• **TEXT BLOCK**:
○ ○ ○ ○ ○ ○ ○

One of the great open wounds of the 1970s black liberation struggle came closer to being healed on Saturday with the release of Delbert Orr Africa, a member of the Move 9 group who has been imprisoned for 42 years for a crime he says he did not commit.
Del Africa walked free from Pennsylvania’s state correctional institution, Dallas, on Saturday morning after a long struggle to convince parole authorities to release him. He is the eighth of the nine Move members – five men and four women – to be released or to have died while in prison.
Only one of the nine, Chuck Africa, remains behind bars.
The nine were arrested and sentenced to 30 years to life following a dramatic police siege of their communal home in Philadelphia which culminated with a shootout on 8 August 1978. In the maelstrom a police officer, James Ramp, was killed with a single bullet. Move has always denied that any of its members were responsible.
Brad Thomson, a member of Del Africa’s legal team, said the decision to release him on parole “affirms what the movement to free the Move 9 has been arguing for decades: that their continued incarceration is unjust”.

Thomson added: “With the release of Delbert, that leaves Charles ‘Chuck’ Africa as the last member of the Move 9 to still be in prison. Chuck went before the parole board last month and we are optimistic that he will be released in the very near future.”
The Guardian told the story of Del Africa and his fellow Move 9 member Janine Phillips Africa in a series of articles on black radicals who have been incarcerated for decades as a result of their activities in the 1960s, 70s and 80s.

○ ○ ○ ○ ○ ○ ○

• **RECORDS**:
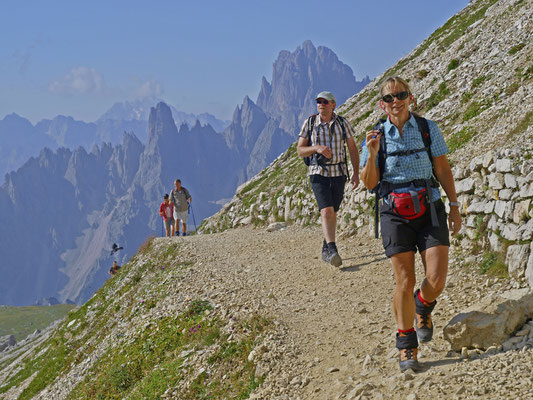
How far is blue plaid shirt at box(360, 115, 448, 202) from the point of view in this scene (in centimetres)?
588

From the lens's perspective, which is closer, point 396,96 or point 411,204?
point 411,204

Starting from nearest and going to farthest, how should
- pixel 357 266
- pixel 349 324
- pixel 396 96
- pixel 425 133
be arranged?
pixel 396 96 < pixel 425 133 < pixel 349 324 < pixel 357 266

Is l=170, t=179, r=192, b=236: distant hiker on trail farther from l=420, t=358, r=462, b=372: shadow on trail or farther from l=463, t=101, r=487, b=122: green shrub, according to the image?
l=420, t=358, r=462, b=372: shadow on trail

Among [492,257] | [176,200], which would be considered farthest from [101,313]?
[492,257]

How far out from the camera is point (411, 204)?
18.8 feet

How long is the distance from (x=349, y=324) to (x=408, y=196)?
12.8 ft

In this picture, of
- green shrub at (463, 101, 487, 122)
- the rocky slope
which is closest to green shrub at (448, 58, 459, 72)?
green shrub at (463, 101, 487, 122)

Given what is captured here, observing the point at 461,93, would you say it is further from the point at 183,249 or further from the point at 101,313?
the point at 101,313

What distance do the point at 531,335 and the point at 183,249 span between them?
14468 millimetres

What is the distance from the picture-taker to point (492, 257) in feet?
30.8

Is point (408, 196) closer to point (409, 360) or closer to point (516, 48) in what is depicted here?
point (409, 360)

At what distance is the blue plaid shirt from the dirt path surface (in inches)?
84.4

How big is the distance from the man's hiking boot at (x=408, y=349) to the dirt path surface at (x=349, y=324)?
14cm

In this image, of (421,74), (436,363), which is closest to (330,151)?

○ ○ ○ ○ ○ ○ ○

• **GIVEN INSTRUCTION A**: From the records, print the lines starting with the one that contains "Starting from nearest" and ending with the one that contains "pixel 396 96 <", both of those lines included, with nothing changed.
• **GIVEN INSTRUCTION B**: Proceed with the report on Delbert Orr Africa's release from prison, picking up right after its final sentence.

• **EXERCISE RESPONSE A**:
Starting from nearest and going to farthest, how should
- pixel 357 266
- pixel 349 324
- pixel 396 96
- pixel 425 133
be arranged?
pixel 396 96 < pixel 425 133 < pixel 349 324 < pixel 357 266

• **EXERCISE RESPONSE B**:
Move was formed in Philadelphia as a group of black radicals committed not only to the liberation from racial oppression, in tune with the Black Panther party of the time, but also to environmentalist and back-to-nature ideals. They lived, as they still do today, as a family, taking “Africa” as their shared last name.
Over two years, from prison, Del Africa related his story to the Guardian in emails and a three-hour interview. He recounted how he became engaged in the black struggle when a girlfriend introduced him to the Black Panther Party in Chicago in the late 1960s.
Later, he moved to Philadelphia and drifted into Move. He was inside the Move house in Powelton Village in the summer of 1978 when it came under police siege.
The city, under a notoriously brutal mayor, Frank Rizzo, wanted to evict the group on the grounds that they were a nuisance and an affront to public decency.
When the shootout broke out, police went in with guns and water cannon. Del Africa provided one of the astonishing images of the black liberation struggle when he emerged from the house with his arms outstretched, as if on the cross, while a police officer jabbed a rifle in his neck.
Video footage shows two officers throwing him to the ground and kicking him on the head, which bounces between them like a ball.

Africa described the event: “A cop hit me with his helmet. Smashed my eye. Another cop swung his shotgun and broke my jaw. I went down, and after that I don’t remember anything till I came to and a dude was dragging me by my hair and cops started kicking me in the head.”
For six years of his incarceration, Delbert Africa was put in an infamous solitary confinement wing known by prisoners as the “dungeon”. His isolation was imposed because he refused to have his dreadlocks cut – part of the Move philosophy.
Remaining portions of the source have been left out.